The authors of the paper1 possess information of extreme value in further efforts to clarify the carcinogenic potency of acrylamide. In view of the importance of this question we urge the authors of the paper to continue their work, particularly with analyses of regression on pooled data, primarily for all cancers, with and without exclusion of sites related to smoking.

References

Marsh et al reply

Granath et al take issue with our update of a cohort of acrylamide workers from three United States plants1-1 claiming that “it exemplifies the shortcomings of studies of this type to detect moderate influences of specific causative factors on cancer mortality or incidence.” To support their contention that we overlooked a small but “unacceptable” increase in cancer risk, they performed a crude quantitative risk assessment. Granath et al suggested that we perform a within cohort dose-response analysis with all malignant neoplasms as the end point as a means of attaining greater statistical power. They further contend that initial focus on specific cancer sites implicated in previous experimental animal studies is mostly a consequence of the pattern of background incidences in the animal strain used. Although choosing a generic health outcome such as all cancer sites combined will certainly increase statistical power, it also greatly reduces the ability to evaluate the all important specificity of an exposure-response relation. It is unlikely that even the most potent carcinogenic agent will increase the risks of all cancer sites to a level that can be detected with epidemiological methods.

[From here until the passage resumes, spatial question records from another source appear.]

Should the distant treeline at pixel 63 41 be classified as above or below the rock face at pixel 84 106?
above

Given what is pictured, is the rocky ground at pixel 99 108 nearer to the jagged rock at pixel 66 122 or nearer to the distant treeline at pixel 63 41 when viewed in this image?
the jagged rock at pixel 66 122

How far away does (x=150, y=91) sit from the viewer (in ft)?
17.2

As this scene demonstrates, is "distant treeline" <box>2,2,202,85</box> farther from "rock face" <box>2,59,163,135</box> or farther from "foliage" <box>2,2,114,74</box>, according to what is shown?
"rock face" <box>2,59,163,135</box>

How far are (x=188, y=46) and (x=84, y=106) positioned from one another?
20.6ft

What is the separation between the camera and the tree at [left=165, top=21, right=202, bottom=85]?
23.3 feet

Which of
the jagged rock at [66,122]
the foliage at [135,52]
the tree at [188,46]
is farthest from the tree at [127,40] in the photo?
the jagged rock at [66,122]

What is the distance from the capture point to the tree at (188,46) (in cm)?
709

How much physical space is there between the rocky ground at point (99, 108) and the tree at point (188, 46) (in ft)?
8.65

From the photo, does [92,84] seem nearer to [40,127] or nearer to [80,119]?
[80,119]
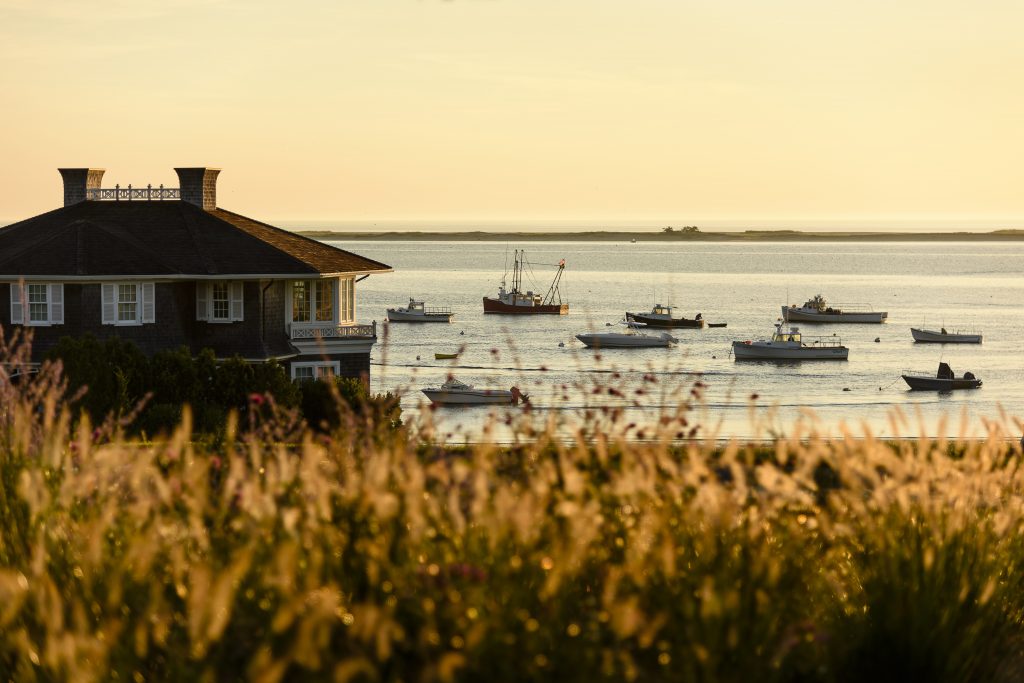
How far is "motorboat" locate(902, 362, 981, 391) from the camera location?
301ft

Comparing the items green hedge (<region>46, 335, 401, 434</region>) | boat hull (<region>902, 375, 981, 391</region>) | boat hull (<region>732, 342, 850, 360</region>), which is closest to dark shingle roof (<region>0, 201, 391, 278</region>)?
green hedge (<region>46, 335, 401, 434</region>)

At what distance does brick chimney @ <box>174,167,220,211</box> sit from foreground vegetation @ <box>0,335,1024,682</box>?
3785cm

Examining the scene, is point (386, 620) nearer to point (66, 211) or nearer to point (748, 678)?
point (748, 678)

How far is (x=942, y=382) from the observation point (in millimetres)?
91812

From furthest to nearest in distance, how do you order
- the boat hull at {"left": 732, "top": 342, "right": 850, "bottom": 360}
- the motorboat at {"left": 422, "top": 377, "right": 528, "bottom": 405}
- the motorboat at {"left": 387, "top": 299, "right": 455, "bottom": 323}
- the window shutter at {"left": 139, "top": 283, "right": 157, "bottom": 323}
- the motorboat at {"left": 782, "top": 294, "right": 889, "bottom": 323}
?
the motorboat at {"left": 782, "top": 294, "right": 889, "bottom": 323} < the motorboat at {"left": 387, "top": 299, "right": 455, "bottom": 323} < the boat hull at {"left": 732, "top": 342, "right": 850, "bottom": 360} < the motorboat at {"left": 422, "top": 377, "right": 528, "bottom": 405} < the window shutter at {"left": 139, "top": 283, "right": 157, "bottom": 323}

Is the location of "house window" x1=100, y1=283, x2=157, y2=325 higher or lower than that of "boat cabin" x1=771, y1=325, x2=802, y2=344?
higher

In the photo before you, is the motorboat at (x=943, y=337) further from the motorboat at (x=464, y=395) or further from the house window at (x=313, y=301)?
the house window at (x=313, y=301)

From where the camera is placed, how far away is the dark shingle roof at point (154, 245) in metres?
39.0

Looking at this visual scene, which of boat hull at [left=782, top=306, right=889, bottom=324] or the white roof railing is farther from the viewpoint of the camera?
Result: boat hull at [left=782, top=306, right=889, bottom=324]

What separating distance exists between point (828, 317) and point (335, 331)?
374 feet

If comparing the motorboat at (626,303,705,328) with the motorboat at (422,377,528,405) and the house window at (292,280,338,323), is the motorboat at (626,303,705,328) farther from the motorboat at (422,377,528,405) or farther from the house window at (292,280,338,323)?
the house window at (292,280,338,323)

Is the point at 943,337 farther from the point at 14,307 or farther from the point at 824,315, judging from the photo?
the point at 14,307

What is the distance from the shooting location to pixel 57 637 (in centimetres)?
577

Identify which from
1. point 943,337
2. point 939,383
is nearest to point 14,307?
point 939,383
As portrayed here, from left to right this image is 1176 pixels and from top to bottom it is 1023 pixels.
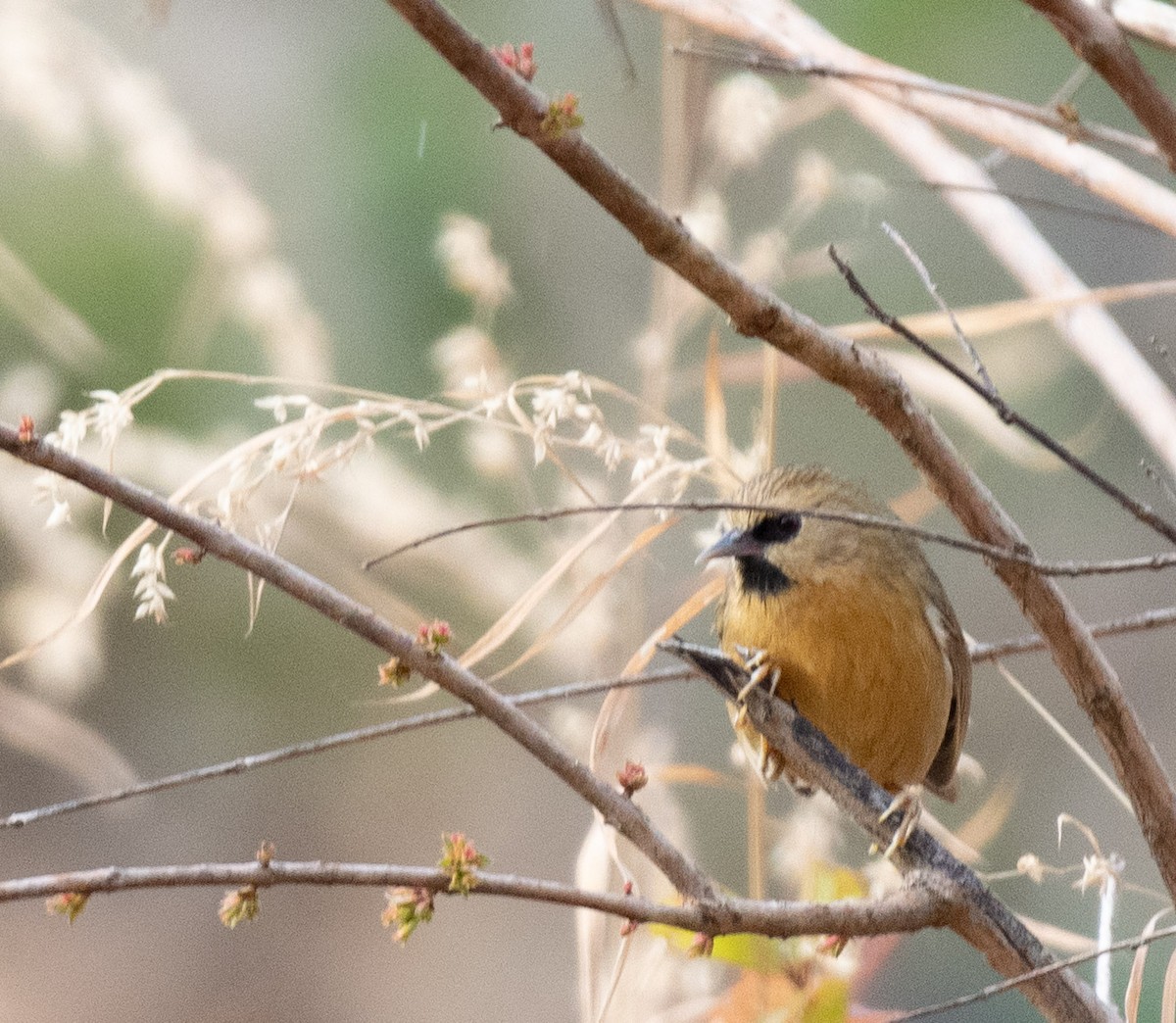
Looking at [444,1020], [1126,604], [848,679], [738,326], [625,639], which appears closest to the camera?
[738,326]

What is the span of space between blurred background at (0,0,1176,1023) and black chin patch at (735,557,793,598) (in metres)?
0.15

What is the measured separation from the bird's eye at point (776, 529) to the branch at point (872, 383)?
0.41 m

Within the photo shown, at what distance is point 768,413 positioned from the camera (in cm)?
195

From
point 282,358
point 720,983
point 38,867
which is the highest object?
point 282,358

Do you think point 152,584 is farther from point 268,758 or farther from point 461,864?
point 461,864

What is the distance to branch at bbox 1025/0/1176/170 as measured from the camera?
36.4 inches

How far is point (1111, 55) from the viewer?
95 cm

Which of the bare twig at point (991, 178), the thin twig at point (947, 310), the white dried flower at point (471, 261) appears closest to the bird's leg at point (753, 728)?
the thin twig at point (947, 310)

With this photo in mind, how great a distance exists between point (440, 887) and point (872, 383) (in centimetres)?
51

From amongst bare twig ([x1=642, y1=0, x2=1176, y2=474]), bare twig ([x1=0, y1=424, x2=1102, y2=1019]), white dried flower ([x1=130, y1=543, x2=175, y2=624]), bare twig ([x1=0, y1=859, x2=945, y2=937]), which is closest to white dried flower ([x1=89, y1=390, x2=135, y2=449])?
white dried flower ([x1=130, y1=543, x2=175, y2=624])

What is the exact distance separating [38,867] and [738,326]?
1.31 meters

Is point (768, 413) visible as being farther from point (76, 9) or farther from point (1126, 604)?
point (76, 9)

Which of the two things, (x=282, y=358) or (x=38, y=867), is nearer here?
(x=38, y=867)

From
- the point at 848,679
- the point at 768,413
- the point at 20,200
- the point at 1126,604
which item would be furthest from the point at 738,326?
the point at 1126,604
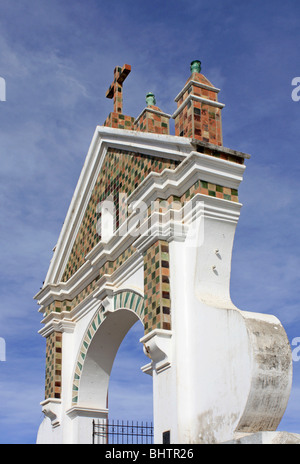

We were fully justified in using cancer site specific findings as the focus of our epidemiological investigation. The use of cancer site specific findings from experimental animal studies to formulate initial testable aetiological hypotheses for human studies is an effective, accepted method commonly used in occupational epidemiological research. Animal studies can be particularly helpful when investigators are faced with a paucity of extant epidemiological evidence such as in the case of acrylamide. This practice does not preclude, however, the exploratory investigation of other non-implicated sites as long as the related findings are interpreted in the light of their hypothesis generating nature.

We agree that for many of the initial cancer sites examined in our study, the statistical power to detect a moderate excess in mortality (1.5 to twofold or greater) was low, a point considered in the discussion section of our paper. However, the power of our study to detect a twofold or greater excess in lung cancer, the end point of primary concern, at the one sided 5% significance level was in the excellent range (0.87), as would be the power to detect a similar excess of pancreatic cancer in a future update of this cohort.

Granath et al overlook a fundamental point—occupational cohort studies of the type we used to evaluate cancer mortality risks among workers exposed to acrylamide are neither designed nor necessarily well suited for quantitative risk assessment. Occupational cohort studies are purposely not designed to detect small excesses in the range of 5%–15% deemed by Granathet al as unacceptable. The primary reason for this is that excesses of this magnitude could easily be due, at least in part, to one or more confounding factors. Observational epidemiological studies usually cannot discriminate among such small mixed effects, and are generally most useful for detecting increases in risk that exceed 50%–100% as these are unlikely to be due to uncontrolled confounding. Considerations of statistical power notwithstanding, the fact remains that our study is the largest and most comprehensive study of exposure to acrylamide conducted to date, and will continue to provide useful epidemiological information through future updates and analysis.